DESKRIPSI TUGAS: Ubah bagian bacaan tentang Kawasan Solo Baru di bawah, mulai dari "Siapa yang tak" sampai dengan "Kawasan Solo Baru.", dengan mengganti "Kota Surakarta" menjadi "Kota Solo".
═════ BACAAN ═════
Gentrifikasi dan Pergulatan Hidup pada Kawasan Solo Baru (Part 1)

 Gentrifikasi dan Pergulatan Hidup pada Kawasan Solo Baru (Part 1)

Siapa yang tak tahu Kawasan Solo Baru? Wilayah itu pasti tidak asing di telinga masyarakat yang tinggal di Kota Surakarta dan sekitarnya. Mungkin, ada diantara kita yang pernah mengunjunginya, atau bahkan tinggal di Kawasan Solo Baru.

Memang, Kawasan Solo Baru telah menjelma menjadi area perkotaan yang penuh dengan properti mewah nan elit.  Mal, hotel, restoran, kafe, hingga objek wisata water boom mudah dijumpai pada daerah pinggiran Kota Solo ini. Bukan hanya itu, ada beberapa pusat bisnis, seperti perusahaan multifinance, sorum kendaraan bermotor hingga bank (Meidinata, 2021).  Perumahan mewah juga tersebar pada Kawasan Solo Baru dengan sebutan sektor pada setiap kompleksnya.
═════ DAFTAR HASIL EKSTRAKSI ═════
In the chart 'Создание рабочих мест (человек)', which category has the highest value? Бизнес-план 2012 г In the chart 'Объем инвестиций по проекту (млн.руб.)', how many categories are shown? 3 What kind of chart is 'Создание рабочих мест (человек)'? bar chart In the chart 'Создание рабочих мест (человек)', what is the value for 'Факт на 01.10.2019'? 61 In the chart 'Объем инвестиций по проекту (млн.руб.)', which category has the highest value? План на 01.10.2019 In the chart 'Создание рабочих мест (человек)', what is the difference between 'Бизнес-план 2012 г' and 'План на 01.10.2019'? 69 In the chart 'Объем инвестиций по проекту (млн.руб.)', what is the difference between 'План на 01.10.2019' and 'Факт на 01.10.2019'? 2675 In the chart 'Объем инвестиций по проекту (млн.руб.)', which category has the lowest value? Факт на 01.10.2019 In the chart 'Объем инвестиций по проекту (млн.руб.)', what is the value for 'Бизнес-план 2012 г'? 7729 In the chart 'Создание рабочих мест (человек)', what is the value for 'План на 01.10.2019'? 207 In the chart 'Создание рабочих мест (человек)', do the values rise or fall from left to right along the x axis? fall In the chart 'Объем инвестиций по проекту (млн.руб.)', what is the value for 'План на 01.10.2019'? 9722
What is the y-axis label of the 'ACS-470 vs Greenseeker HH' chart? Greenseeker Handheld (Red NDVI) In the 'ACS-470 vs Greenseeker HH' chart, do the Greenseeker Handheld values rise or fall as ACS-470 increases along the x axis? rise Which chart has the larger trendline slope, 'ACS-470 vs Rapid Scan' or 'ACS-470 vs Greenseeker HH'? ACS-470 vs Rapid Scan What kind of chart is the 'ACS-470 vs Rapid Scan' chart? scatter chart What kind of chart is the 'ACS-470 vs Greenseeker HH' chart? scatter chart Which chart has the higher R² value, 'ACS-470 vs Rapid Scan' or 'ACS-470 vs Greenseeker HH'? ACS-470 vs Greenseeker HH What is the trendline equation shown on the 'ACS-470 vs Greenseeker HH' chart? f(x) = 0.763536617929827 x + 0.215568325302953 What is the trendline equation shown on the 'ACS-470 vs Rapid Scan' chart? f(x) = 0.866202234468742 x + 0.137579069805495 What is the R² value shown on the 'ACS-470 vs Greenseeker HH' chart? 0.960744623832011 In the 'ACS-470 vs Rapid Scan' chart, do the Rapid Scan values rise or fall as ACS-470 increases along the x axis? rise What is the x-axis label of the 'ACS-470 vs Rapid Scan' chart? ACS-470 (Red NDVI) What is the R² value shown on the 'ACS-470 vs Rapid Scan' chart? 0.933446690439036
═════
═════ DAFTAR HASIL EKSTRAKSI ═════
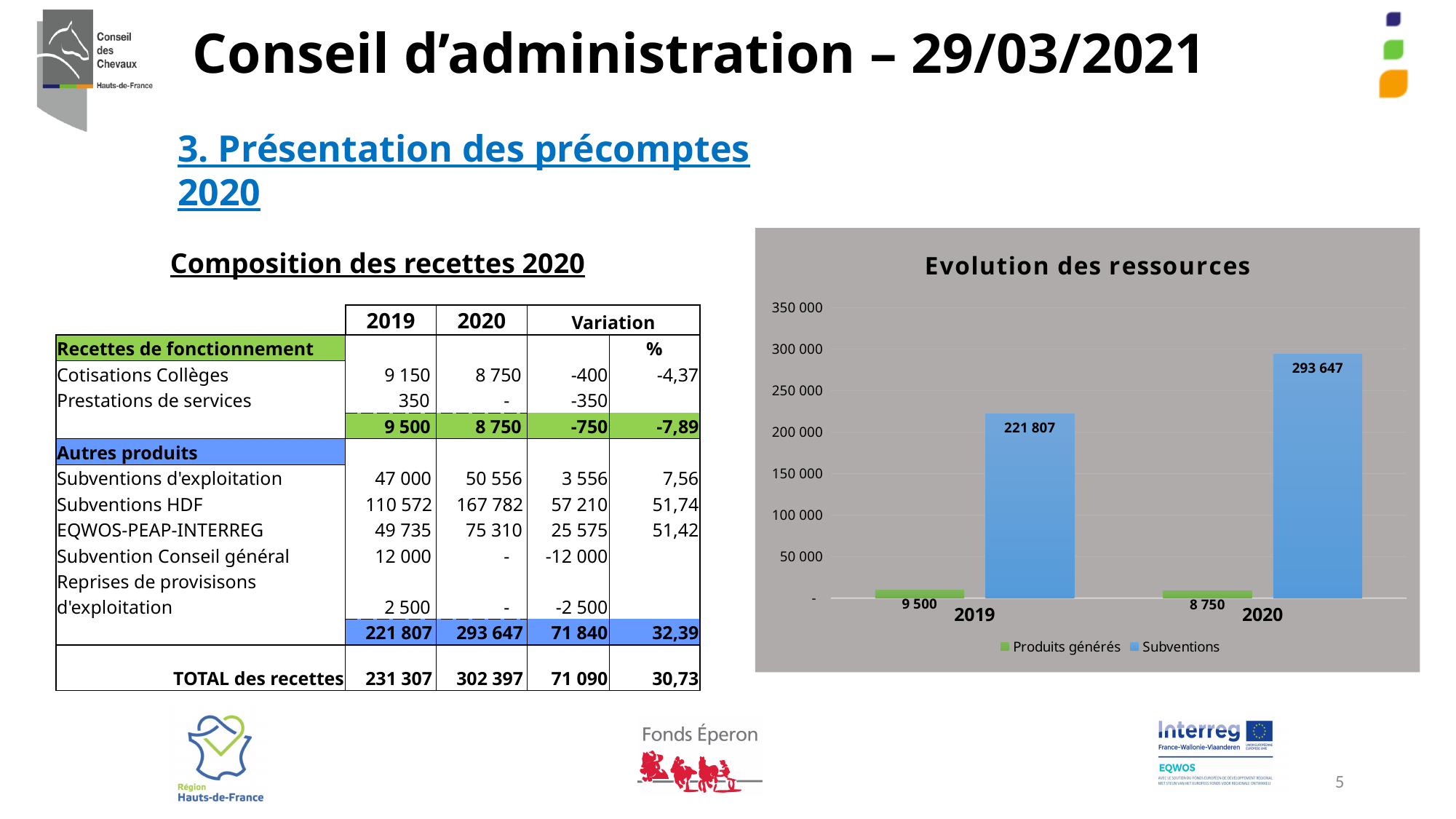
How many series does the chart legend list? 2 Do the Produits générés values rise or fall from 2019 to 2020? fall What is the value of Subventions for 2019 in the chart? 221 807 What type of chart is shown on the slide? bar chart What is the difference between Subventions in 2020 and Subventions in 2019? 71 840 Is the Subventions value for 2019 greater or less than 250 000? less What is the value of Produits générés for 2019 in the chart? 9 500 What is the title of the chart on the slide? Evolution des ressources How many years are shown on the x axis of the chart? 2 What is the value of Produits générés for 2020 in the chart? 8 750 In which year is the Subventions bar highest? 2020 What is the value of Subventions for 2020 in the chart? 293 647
═════
═════ DAFTAR HASIL EKSTRAKSI ═════
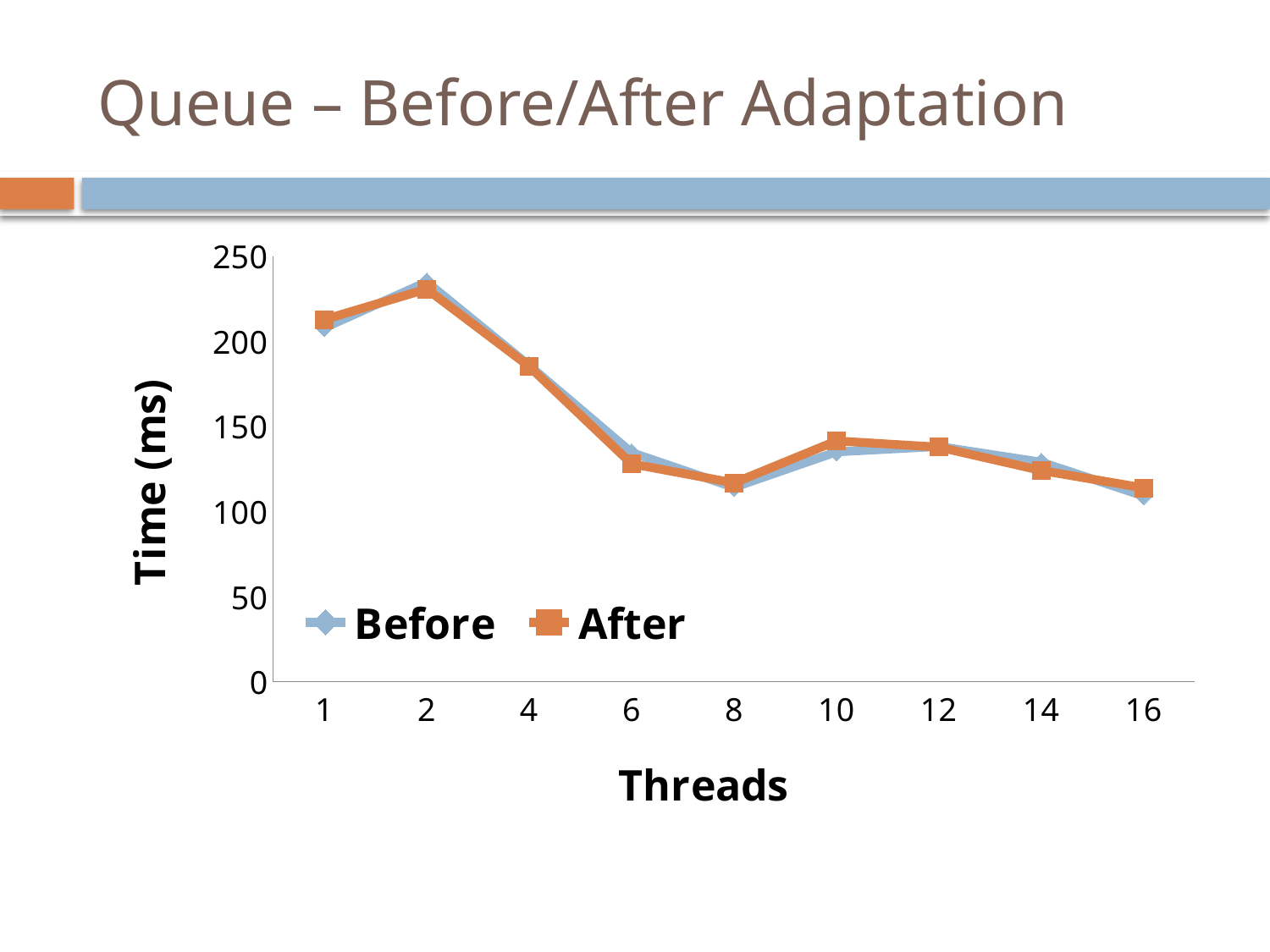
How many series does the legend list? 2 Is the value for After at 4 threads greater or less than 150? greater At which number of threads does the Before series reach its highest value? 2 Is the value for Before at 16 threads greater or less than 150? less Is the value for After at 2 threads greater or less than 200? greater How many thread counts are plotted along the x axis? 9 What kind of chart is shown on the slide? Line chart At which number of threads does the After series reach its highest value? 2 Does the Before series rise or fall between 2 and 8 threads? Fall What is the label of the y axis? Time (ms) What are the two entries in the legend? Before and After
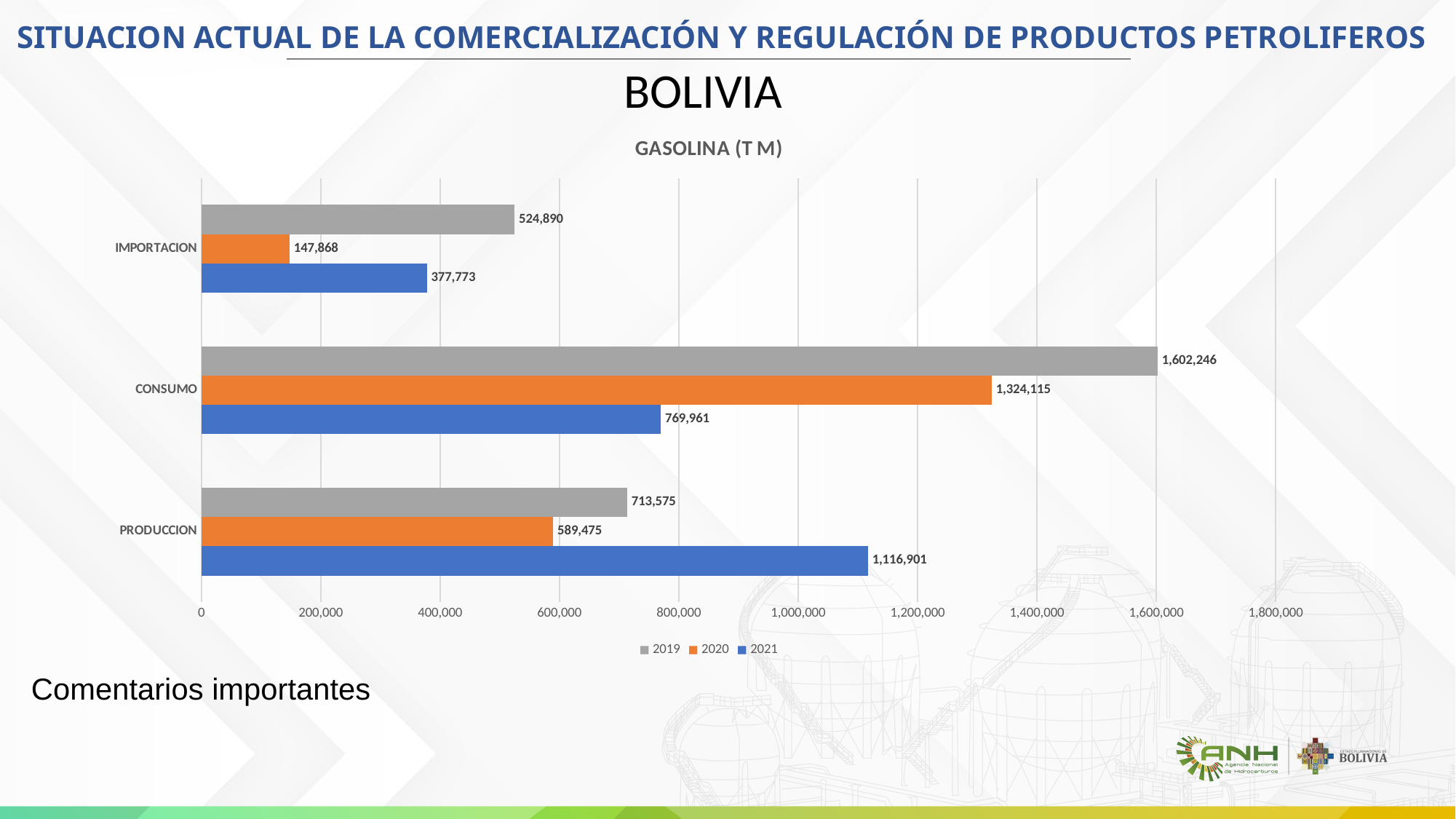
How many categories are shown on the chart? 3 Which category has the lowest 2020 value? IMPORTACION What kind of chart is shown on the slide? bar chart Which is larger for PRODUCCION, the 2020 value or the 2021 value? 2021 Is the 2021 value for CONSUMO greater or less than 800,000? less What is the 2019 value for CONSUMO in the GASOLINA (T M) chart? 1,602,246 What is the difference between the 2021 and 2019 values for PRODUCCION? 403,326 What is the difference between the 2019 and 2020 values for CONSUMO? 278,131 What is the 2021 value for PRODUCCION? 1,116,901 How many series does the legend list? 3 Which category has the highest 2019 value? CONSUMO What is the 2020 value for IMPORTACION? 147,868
═════
HASIL:
Siapa yang tak tahu Kawasan Solo Baru? Wilayah itu pasti tidak asing di telinga masyarakat yang tinggal di Kota Solo dan sekitarnya. Mungkin, ada diantara kita yang pernah mengunjunginya, atau bahkan tinggal di Kawasan Solo Baru.